The United Nations and African Union envoys for Sudan agreed to work “hand-in-hand” to try to bring all the warring parties to the peace table and convince them there is no military solution to the Darfur conflict that has killed more than 200,000 people.

A May peace agreement signed by Sudanese president Omar al-Bashir’s government and one of the major rebel groups was supposed to help end the fighting in the vast western region. Instead, it has sparked months of fighting between rival rebel factions that refused to sign and the result has been more deaths and 2.5 million people displaced from their homes.

UN special envoy Jan Eliasson and his AU counterpart Salim Ahmed Salim announced yesterday they were launching a new effort to “re-energise the political process” in Darfur after meeting Secretary-General Ban Ki-moon, who promised to focus his “highest attention” on finding a peaceful solution in Darfur when he took the reins of the UN on January 1.

“The objective on our part,” Salim said, “will be … to do whatever we can to re-energise the political process, because at the end of the day really there can be no military solution to the crisis in Darfur.”

As a first step, Eliasson said, “we should try to now instil a sense of importance of reducing the level of violence so that … we can create conditions for a political process, which is so necessary” to end the nearly four-year conflict.

Eliasson said he was leaving for Addis Ababa, Ethiopia last night to meet African Union officials and would then head to the Sudanese capital, Khartoum, on Tuesday and stay there and in Darfur until the end of next week.

“We … want to work hand-in-hand in diplomacy and in trying to find a road to a political process,” the former Swedish foreign minister and General Assembly president said. “We are both fully aware that this is an enormously complicated issue.”

How the violence can be reduced is a pressing problem, Eliasson and Salim said, but it is not the focus of their new mission.

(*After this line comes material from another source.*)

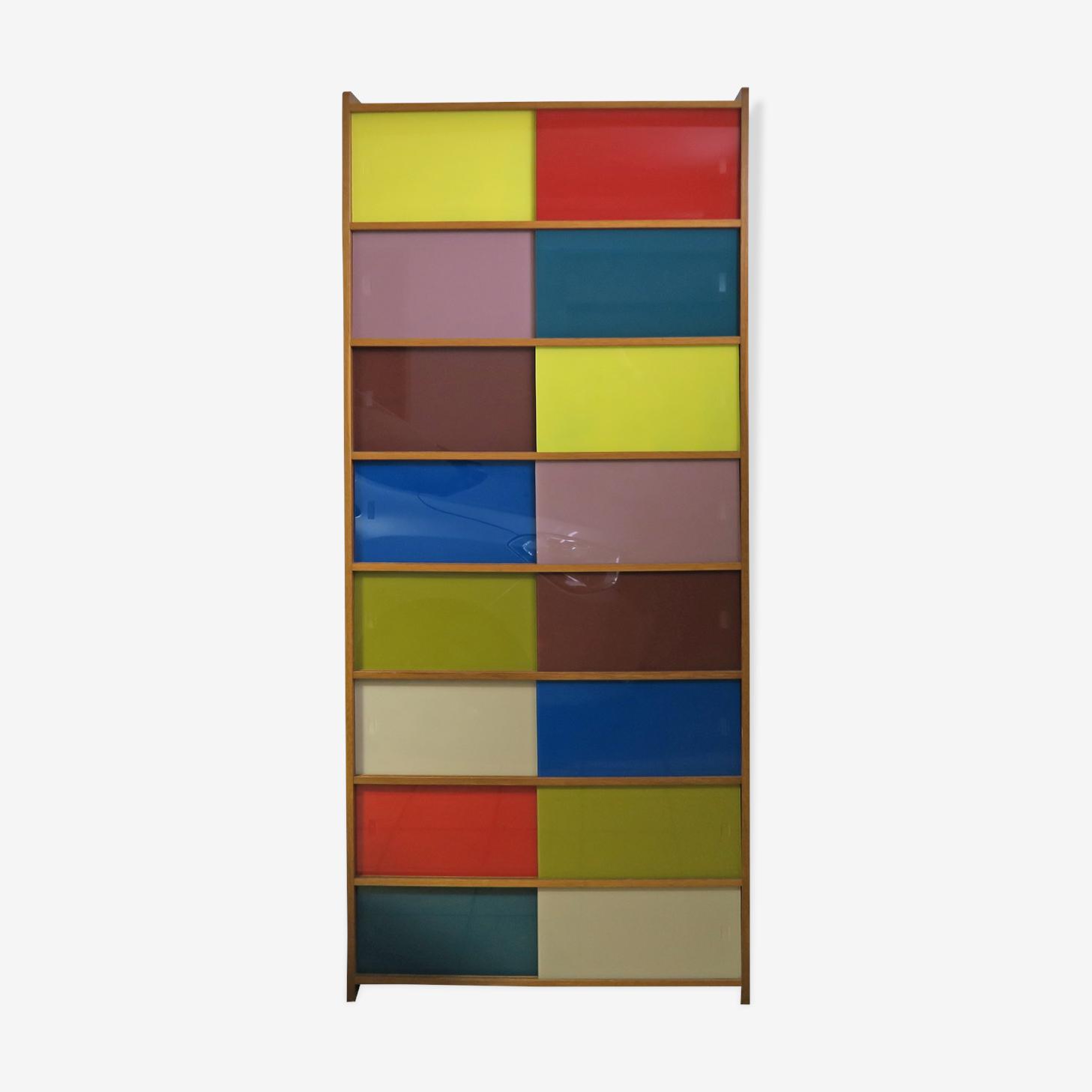 Bibliothèque Meuble de rangement en couleur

Fighting in Darfur began in February 2003 when rebels from black African tribes took up arms, complaining of decades of neglect and discrimination by Sudan’s Arab-dominated government. The government is accused of unleashing Arab tribal militia known as the Janjaweed against civilians in a campaign of murder, rape and arson – a charge the government denies.

The 7,000-strong, poorly equipped and financed African Union force now in Darfur has been unable to bring security to region, and the conflict has spilled over into neighbouring Chad.

Al-Bashir rejected a UN Security Council resolution in August that called for more than 20,000 UN peacekeepers to replace the overwhelmed AU force, claiming a UN force would compromise Sudan’s sovereignty and try to recolonise the country.

Annan then proposed a three-step UN package to beef up the African Union force, culminating with the deployment of a 22,000-strong “hybrid” AU-UN force.

Last month, al-Bashir sent a letter to Annan appearing to endorse the package. But on December 27, Sudan’s UN Ambassador Abdalmahmood Abdalhaleem told reporters that the hybrid force must be smaller and have no UN peacekeepers in traditional blue helmets, only African troops supported by UN technical and logistical experts.

As a result, the size and deployment of the hybrid force remain in question.

The UN is going ahead with the first phase of the package that will provide the AU with about 140 military officers and UN police, 36 armoured personnel carriers, night-vision goggles, and Global Positioning equipment.

A second, larger support package that could include several hundred UN military, police and civilian personnel and aircraft is being discussed.

Ideally, Salim said, a ceasefire is needed to facilitate peace talks, but short of that a de-escalation of the violence is essential – and to achieve that a strengthening of the African Union force is important so that there is “a credible security force on the ground".

At the same time, he said, the UN and the AU cannot wait for that to happen to try to bring all the parties together, especially the groups that did not sign the May Darfur Peace Agreement.

“I really believe that the situation in Darfur requires all of us to do our utmost to see a de-escalation of violence and the beginning of the political process,” Salim said.

Eliasson said he thinks all Security Council members agree “that now is the moment to intensify the attempts to find a political way forward".

“We have to go this road,” he said “We feel the same frustration as the whole world community about this conflict going on, for four years.”